I am an Associate Professor (Sw. docent) of International Law at the Faculty of Law,
Lund University. This is where I have been employed since 2001, when I successfully
defended my doctoral dissertation. The dissertation inquires into the system of legal
rules laid down in Articles 31-33 of the 1969 Vienna Convention on the Law of Treaties.
In 2007, a revised English version of this piece of work was published at Springer
Verlag. (See On the Interpretation of Treaties. The Modern International Law as Expressed
in the 1969 Vienna Convention on the Law of Treaties.) The anonymous Springer referee
described the book as “the most analytically refined and theoretically informed analysis
of the rules that govern Treaty interpretation”. The book was nominated for the 2008 Book
Prize awarded by the European Society of International Law. It has been reviewed in
leading international law journals such as the American Journal of International Law, the
European Journal of International Law, and Canadian Yearbook of International Law. My
book has come to be generally recognized as one of two leading works presently existing
on the interpretation of treaties. In the recently published two-volume Commentary on the
1969 and 1986 Vienna Conventions on the Law of Treaties, it is cited extensively. (See
The Vienna Conventions on the Law of Treaties. A Commentary, Vols. 1-2, eds. Corten,
Olivier and Klein Pierre (Oxford University Press, 2011). 

In my later research, I have partly continued exploring the international law of
treaties, particularly in the context of the reservation to treaties and the resolution
of normative conflicts. Partly, I have broadened my field of research to include also a
number other subject-areas. When I am asked to briefly describe my international legal
research, I usually say my interest lies mainly with questions of a systemic character.
Such questions allow me to combine my broad generalist knowledge of international law
with a keen interest for legal theory. I believe this combination has proved productive. 

Since 2007, I am the Chief Investigator of a small research group formed for the purpose
of critically studying the conceptualization and usage of jus cogens norms in
international law and international legal discourse. The project is funded by the Swedish
Council of Research for a period of three years (recently extended up until the end of
2011). The group of peers assigned by the Council to review the project described it as
“excellent”.1 In the terminology of the Council this is tantamount to saying that “the
project represents, and the researcher performs, excellent research that attracts
attention among leading researchers, comparable with the very best achieved in Sweden in
the field”.2 1 My translation. In Swedish, the term used is ”utmärkt”. Hitherto, the Jus
Cogens Project has produced altogether nine articles in peer-reviewed international law
journals; the writing of a monograph was initiated in 2010. According to plans, writing
will be completed at the end of 2012.

» **Record extracts**:
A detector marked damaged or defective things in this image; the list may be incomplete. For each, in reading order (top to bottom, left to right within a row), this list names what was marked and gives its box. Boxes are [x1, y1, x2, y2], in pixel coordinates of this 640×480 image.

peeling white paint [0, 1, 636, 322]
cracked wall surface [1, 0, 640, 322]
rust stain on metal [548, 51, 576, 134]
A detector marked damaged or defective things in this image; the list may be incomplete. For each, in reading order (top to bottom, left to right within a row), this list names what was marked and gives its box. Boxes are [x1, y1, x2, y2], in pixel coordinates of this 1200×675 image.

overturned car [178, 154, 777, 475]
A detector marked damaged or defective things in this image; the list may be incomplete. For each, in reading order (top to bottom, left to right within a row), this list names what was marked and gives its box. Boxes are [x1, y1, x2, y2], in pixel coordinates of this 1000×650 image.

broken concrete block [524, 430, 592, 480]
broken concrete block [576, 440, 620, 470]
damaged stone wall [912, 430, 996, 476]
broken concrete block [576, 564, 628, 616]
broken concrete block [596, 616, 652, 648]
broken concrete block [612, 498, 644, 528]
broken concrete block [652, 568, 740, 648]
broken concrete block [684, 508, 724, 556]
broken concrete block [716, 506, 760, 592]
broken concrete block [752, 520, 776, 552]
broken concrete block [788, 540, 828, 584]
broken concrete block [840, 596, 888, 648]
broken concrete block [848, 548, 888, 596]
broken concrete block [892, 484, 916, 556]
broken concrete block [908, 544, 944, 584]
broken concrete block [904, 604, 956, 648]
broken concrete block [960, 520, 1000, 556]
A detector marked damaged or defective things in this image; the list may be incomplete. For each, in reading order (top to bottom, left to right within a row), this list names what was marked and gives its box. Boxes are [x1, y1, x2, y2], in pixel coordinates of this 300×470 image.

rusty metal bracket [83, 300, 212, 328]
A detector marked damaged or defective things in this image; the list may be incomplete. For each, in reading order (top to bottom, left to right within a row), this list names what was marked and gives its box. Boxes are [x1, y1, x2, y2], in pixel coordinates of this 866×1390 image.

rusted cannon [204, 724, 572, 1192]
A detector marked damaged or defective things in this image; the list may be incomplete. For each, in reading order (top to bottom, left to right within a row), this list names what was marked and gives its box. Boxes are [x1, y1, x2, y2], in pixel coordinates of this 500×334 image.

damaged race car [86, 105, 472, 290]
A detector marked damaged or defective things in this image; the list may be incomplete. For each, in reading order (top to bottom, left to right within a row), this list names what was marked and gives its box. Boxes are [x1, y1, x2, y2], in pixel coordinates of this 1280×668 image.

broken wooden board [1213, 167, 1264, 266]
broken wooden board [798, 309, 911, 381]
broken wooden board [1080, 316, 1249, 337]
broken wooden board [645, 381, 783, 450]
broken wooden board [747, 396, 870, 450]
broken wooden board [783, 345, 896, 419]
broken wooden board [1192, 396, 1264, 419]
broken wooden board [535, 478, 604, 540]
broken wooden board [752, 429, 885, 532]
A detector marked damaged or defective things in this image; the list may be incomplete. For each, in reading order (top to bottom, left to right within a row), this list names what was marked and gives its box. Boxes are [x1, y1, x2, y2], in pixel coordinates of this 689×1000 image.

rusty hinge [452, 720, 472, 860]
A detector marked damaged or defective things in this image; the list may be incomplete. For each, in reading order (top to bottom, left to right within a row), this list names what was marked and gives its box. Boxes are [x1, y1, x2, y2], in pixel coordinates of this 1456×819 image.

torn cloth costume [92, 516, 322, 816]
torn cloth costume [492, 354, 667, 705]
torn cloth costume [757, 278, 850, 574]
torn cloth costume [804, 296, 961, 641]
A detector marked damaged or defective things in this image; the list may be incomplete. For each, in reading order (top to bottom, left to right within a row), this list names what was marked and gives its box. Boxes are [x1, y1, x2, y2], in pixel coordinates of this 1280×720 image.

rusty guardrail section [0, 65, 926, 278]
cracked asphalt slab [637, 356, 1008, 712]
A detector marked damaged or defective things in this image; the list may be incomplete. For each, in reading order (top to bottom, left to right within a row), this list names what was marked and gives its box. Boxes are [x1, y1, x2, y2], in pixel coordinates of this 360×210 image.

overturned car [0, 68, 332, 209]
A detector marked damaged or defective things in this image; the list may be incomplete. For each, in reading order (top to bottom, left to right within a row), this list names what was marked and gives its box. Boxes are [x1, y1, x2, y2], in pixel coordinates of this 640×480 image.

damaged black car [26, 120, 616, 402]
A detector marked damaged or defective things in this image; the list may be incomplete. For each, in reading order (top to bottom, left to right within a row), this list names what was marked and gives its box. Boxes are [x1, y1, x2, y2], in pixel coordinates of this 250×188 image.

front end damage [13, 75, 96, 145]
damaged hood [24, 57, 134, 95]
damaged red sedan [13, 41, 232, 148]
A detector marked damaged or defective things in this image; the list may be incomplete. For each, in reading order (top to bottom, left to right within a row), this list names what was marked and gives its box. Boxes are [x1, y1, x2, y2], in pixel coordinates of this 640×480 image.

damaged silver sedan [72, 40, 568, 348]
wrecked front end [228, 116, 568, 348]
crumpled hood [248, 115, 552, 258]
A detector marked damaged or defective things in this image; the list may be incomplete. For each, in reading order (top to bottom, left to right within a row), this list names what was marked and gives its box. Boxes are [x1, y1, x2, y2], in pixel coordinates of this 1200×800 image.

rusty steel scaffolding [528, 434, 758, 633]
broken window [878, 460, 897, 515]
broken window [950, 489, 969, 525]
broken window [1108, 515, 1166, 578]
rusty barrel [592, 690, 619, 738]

» **Objective**:
Can you print the part of the research profile starting with "In my later" and going on through "has proved productive.", word for word?

» **Answer for the task**:
In my later research, I have partly continued exploring the international law of
treaties, particularly in the context of the reservation to treaties and the resolution
of normative conflicts. Partly, I have broadened my field of research to include also a
number other subject-areas. When I am asked to briefly describe my international legal
research, I usually say my interest lies mainly with questions of a systemic character.
Such questions allow me to combine my broad generalist knowledge of international law
with a keen interest for legal theory. I believe this combination has proved productive.